> [TASK INSTRUCTIONS] Copy the items below word for word, from the line containing "What distance from" to the line containing "121 centimetres", including both of those lines.

--- Start RAW RECORDS ---

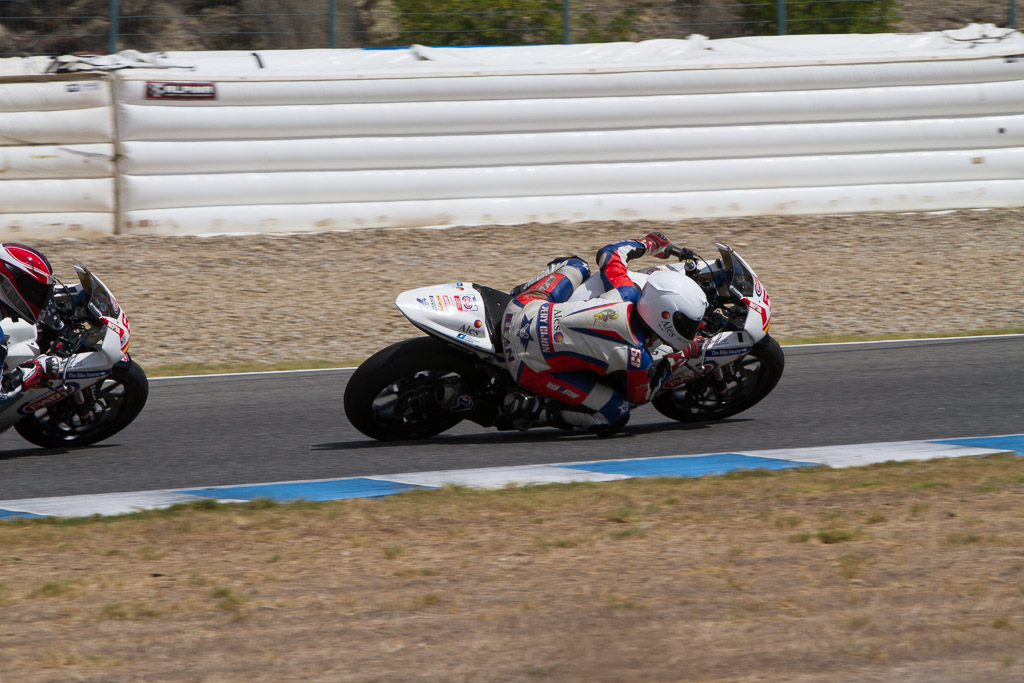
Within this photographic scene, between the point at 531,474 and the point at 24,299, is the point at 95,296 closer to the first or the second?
the point at 24,299

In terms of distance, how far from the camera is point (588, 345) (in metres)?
7.10

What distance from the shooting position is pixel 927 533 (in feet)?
16.7

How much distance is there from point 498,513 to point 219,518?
121 centimetres

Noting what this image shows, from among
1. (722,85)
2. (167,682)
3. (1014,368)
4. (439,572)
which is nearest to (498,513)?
(439,572)

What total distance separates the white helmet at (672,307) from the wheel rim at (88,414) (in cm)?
300

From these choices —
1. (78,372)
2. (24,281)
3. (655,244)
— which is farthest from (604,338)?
(24,281)

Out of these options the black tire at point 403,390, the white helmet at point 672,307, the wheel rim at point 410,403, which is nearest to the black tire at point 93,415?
the black tire at point 403,390

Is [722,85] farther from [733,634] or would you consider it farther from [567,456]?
[733,634]

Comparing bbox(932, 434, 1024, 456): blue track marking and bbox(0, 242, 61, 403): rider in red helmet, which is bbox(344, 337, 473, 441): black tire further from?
bbox(932, 434, 1024, 456): blue track marking

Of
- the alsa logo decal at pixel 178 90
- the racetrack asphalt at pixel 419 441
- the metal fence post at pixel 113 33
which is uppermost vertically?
the metal fence post at pixel 113 33

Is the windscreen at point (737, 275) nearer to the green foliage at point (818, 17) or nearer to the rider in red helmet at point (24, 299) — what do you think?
the rider in red helmet at point (24, 299)

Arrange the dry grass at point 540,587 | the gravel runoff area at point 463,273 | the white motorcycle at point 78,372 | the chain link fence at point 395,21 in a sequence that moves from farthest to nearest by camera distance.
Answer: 1. the chain link fence at point 395,21
2. the gravel runoff area at point 463,273
3. the white motorcycle at point 78,372
4. the dry grass at point 540,587

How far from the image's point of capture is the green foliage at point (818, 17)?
15906mm

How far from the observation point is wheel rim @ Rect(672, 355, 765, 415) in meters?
7.60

--- End RAW RECORDS ---

> [EXERCISE RESULT]
What distance from the shooting position is pixel 927 533 (in feet)?
16.7

How much distance is there from point 498,513 to point 219,518?
121 centimetres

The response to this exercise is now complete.